The Health Caucus urges all governments to take a human rights-based approach to raising the standard of health for women. We urge you to:

  1. Ensure that all women, irrespective of age, ethnicity, religious and cultural background, sexual orientation or geographic location, have access to good quality, comprehensive physical and mental health services, including prevention, treatment, and rehabilitation programs. Ensure health services are acceptable, accessible, affordable, and appropriate to the needs of women.
  2. Increase resources for women’s health services to achieve the above results. Provide financial and other forms of support for unwaged care-givers. Acknowledge that unpaid women provide more health services than all health industries combined.
  3. Provide institutional mechanisms for women to participate fully and equally in decision-making. Provide ongoing training and education for women, from basic literacy to higher education, including health education at all levels of the community.
  4. Implement affirmative action measures to increase the number of women and to ensure equal participation of women in policy-making, research, planning, implementation, and evaluation.
  5. Ensure access to adequate nutrition and safe food, clean water, clean air, sanitation, and shelter for all women, and educate women in the inter-relationships of environment and health. Recognize that living conditions to support good health involve far more than simply having access to health care.
  6. Establish a social pact between governments and all interested parties to guarantee a package of essential services to cover the health care of all women and girls, particularly the marginalized indigenous, poor, elderly and disabled.
  7. Educate all health personnel in human rights and ethics.

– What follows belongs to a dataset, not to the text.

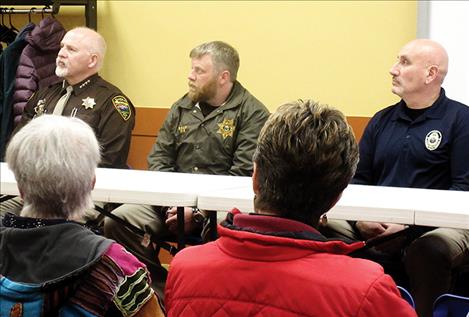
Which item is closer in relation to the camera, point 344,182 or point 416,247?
point 344,182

Ensure that they treat women with respect, dignity, privacy, and confidentiality and provide nonjudgemental care that is free of coercion, discrimination, threat, and violence.
  8. Ensure women’s rights to make fully informed decisions regarding health status, prevention and treatment options, and their ramifications.
  9. Ensure women’s rights to make fully informed choices about infant nutrition and breastfeeding. Ensure that the International Labour Organization (ILO) Maternity Protection Convention (103) and Recommendation (95) are revised at the ILO Conference in June 2000 in ways that strengthen entitlements for women at work. Implement the International Code of Marketing of Breast Milk Substitutes.
  10. Ensure that economic and health reforms, trade agreements and structural adjustment policies fully protect the provision of health, education, and social services. Redirect an amount equivalent to at least 5% of military expenditures annually to women’s health services. Ensure that health sector reforms enhance women’s health and increase their access to safe and affordable health services.
  11. Put public health before commercial interests, for example, in trade agreements. Ensure equal access to essential drugs and medical supplies. Protect patents to indigenous medicines. Prohibit export of substandard drugs and chemicals such as pesticides to developing countries.
  12. For health workers at all levels, ensure safe working conditions, equal pay for equal work, and gender sensitive training.
  13. Increase medical research on women’s health, yet protect women from unethical medical experimentation, especially poor and marginalized women. Research prevention of and treatment for breast cancer, reproductive cancers, osteoporosis, and other conditions that affect women most.
  14. Increase research on women’s nutrition throughout the life cycle. Develop and strengthen approaches to reduce undernutrition in women and nutritional deficiencies that impact women most, particularly folic acid, iron and iodine.
  15. Recognize the health consequences of gender-related violence.

  16. Disseminate the message that HIV/AIDS may affect everyone and must be dealt with openly.
  17. Provide comprehensive sexual and reproductive health services and programs.

The Health Caucus believes that vigorous implementation of these and similar recommendations will go far in raising the status of women’s health worldwide.